Zugleich forderte Gabriel eine europäische Initiative zum Abbau der Jugendarbeitslosigkeit. Griechenlands Regierung hat derweil weitere Einsparungen in Höhe von 325 Millionen Euro beschlossen. Die EU-Finanzminister wollen sich am Montag treffen, um über das zweite Griechenland-Hilfspaket zu beraten. Seit Wochen verhandeln die Geldgeber mit der griechischen Regierung über weitere Sparmaßnahmen, um die Verschuldung im Land abzusenken.

Bis Mitte März muss Griechenland knapp 140 Milliarden Euro umschulden, sonst droht der Staatsbankrott. Finanzminister Wolfgang Schäuble (CDU) hatte eine Verschiebung der Parlamentswahlen in Athen angeregt, weil er fürchtet, dass eine neue Regierung von dem verabredeten Sparkurs abrücken könntet.

Mehrere EU-Staaten trauen Athen die Umsetzung des strikten Sparkurses offenbar nicht mehr zu. Griechenlands Staatspräsident Karolos Papoulias warf Schäuble daraufhin vor, Griechenland zu verhöhnen und zu beleidigen.

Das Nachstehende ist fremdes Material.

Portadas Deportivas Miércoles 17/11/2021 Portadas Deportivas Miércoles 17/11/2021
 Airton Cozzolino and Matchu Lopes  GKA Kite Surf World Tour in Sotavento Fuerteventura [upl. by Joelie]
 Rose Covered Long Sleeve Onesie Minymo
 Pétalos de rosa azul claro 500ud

Bei einem Treffen im Verteidigungsministerium in Athen empörte sich der 82-Jährige über die Äußerungen Schäubles. "Ich akzeptiere es als Grieche nicht, dass mein Land von Herrn Schäuble beleidigt wird", sagte Papoulias. "Wer ist denn Herr Schäuble, der Griechenland beleidigen kann. Wer sind denn die Niederländer, wer sind die Finnen?", fragte Papoulias erregt während eines Besuches im Verteidigungsministerium. In Deutschland mahnten mehrere Politiker die Handelnden zu mehr Besonnenheit im Umgang mit Griechenland.